For the last few months, I have reviewed the "reads" that were "really good" enough to be novels we studied in my high school English courses. Reading Between the Lines is one of the books that I enjoyed reading as a resource for my teaching of English literature.

Why? Because it both provides and stimulates insight into what it means to read, and to judge, literature as a Christian. It starts with a chapter on how reading connects us to God through His word, and how our culture values images partly because we no longer want to be people of the Book. The second chapter reminds us that we cannot read uncritically, because although literature gives us vicarious experience, it can also give us the vicarious experience of sin - in other words, stimulating the lust and anger that Christ said were equivalent to the physical sins that they lead to. In this chapter Veith also appeals to Neil Postman's Amusing Ourselves to Death, a book from the 1980s analyzing the television-based values of our culture that could also be applied to the use of the internet today. (More on Neil Postman's book next month!)

The next section deals with the forms of literature: nonfiction - the art of truth-telling; fiction - the art of story-telling; and poetry - the art of singing. For each form, Veith analyzes the elements involved, and profiles several Christian authors who admirably exemplify that form: for instance, C. S. Lewis, John Bunyan, Flannery O'Connor, John Donne, the Bible itself, George Herbert, and T. S. Eliot. Several of these profiles either significantly influenced my own taste, or formed valuable background material for my instruction in English literature.

The next section, on the modes of literature, discusses tragedy and comedy as the literature of damnation and salvation (including how they parallel the Bible in part or in whole); realism, which is literature as a mirror of the social world of the author; and fantasy, which is literature as a lamp, shining light into the realities of human nature and faith through invented worlds.

The final section, on the traditions of literature, takes us from the Middle Ages and the Reformation - the literature of belief; the Enlightenment and Romanticism - the literature of nature and the self; and Modernism and Postmodernism - the literature of consciousness and self-consciousness.

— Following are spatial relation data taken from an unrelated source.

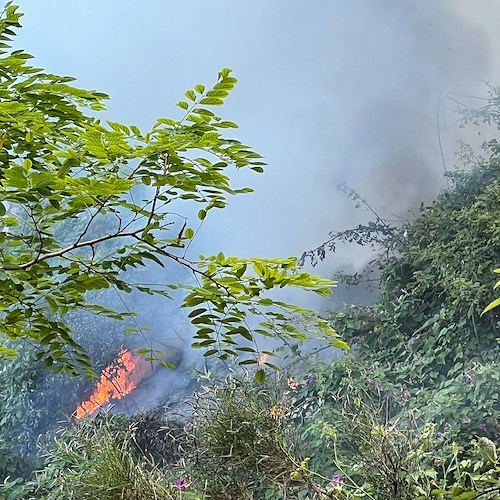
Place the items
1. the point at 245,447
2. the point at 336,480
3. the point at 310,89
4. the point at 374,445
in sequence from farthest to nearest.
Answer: the point at 310,89
the point at 336,480
the point at 245,447
the point at 374,445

This historical overview of literature over the past 1000 years or so is an excellent introduction to how literature demonstrates and influences worldview. The final chapter looks at how writers, publishers, and readers influence the making of literature. The book ends with a reading list of suggestions for Christian readers.

One of the reviews on amazon.com made it clear that some of the references to Christian authors are a bit dated in a book more than 20 years old, but this book has been one that I've not only thoroughly enjoyed reading, but looked forward to rereading when the occasion called for a refresher of my background knowledge of writing and writers. If you not only want to enjoy great literature but appreciate it, you'll enjoy reading this book as well.